Sampling error occurs when data are based on a sample of a population rather than the full population. Sampling error is easier to measure than non-sampling error and can be used to assess the statistical reliability of survey data. For any given area, the larger the sample and the more months included in the data, the greater the confidence in the estimate. The Census Bureau reported the 90-percent confidence interval on all ACS estimates produced for 2005 and earlier. Since the release of the 2007 ACS data, margins of error have been provided for every ACS estimate. Ninety-percent confidence intervals define a range expected to contain the true value of an estimate with a level of confidence of 90 percent. Margins of error are easily converted into these confidence ranges.

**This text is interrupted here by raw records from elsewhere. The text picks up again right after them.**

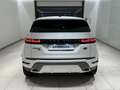 Land Rover Range Rover Evoque P300e R-Dynamic S 20 Zoll Navi Weiß - thumbnail 7
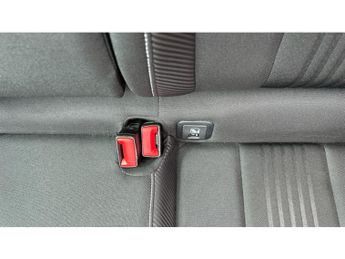 Skoda Kamiq 1.5 TSI Monte Carlo 5dr DSG Petrol Hatchback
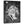 Cargar imagen en el visor de la galería, Fantasie-Portrait - Edles Elfen Portrait SW - Fantasieportrait
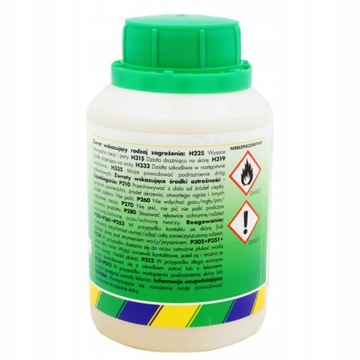 BOLL RUST NEUTRALIZER ЖИДКИЙ ПРАЙМЕР 2в1 250мл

For example, the 2007 ACS Data Profile for South Carolina, shown below, shows that 828,713 married-couple families resided in the state in 2007.
By adding and subtracting the margin of error from the point estimate, we can calculate the 90-percent confidence interval for that estimate:
828,713 – 11,898 = 816,815 = Lower-bound interval
828,713 + 11,898 = 840,611 = Upper-bound interval
Therefore, we can be 90 percent confident that the true number of married-couple families in South Carolina in 2007 falls somewhere between 816,815 and 840,611.
The margin of error around an estimate is important because it helps you draw conclusions about the data. Small differences between two estimates may not be statistically significant if the confidence intervals of those estimates overlap. However, the Census Bureau cautions data users not to rely on overlapping confidence intervals as a test for statistical significance, because this method will not always produce accurate results. Instead, the Census Bureau recommends conducting statistical significance tests.
In some cases, data users will need to construct custom ACS estimates by combining data across multiple geographic areas or population subgroups or it may be necessary to derive a new percentage, proportion, or ratio from published ACS data. In such cases, additional calculations are needed to produce confidence intervals and margins of error for the derived estimates. Note that these error measures do not tell us about the magnitude of non-sampling errors.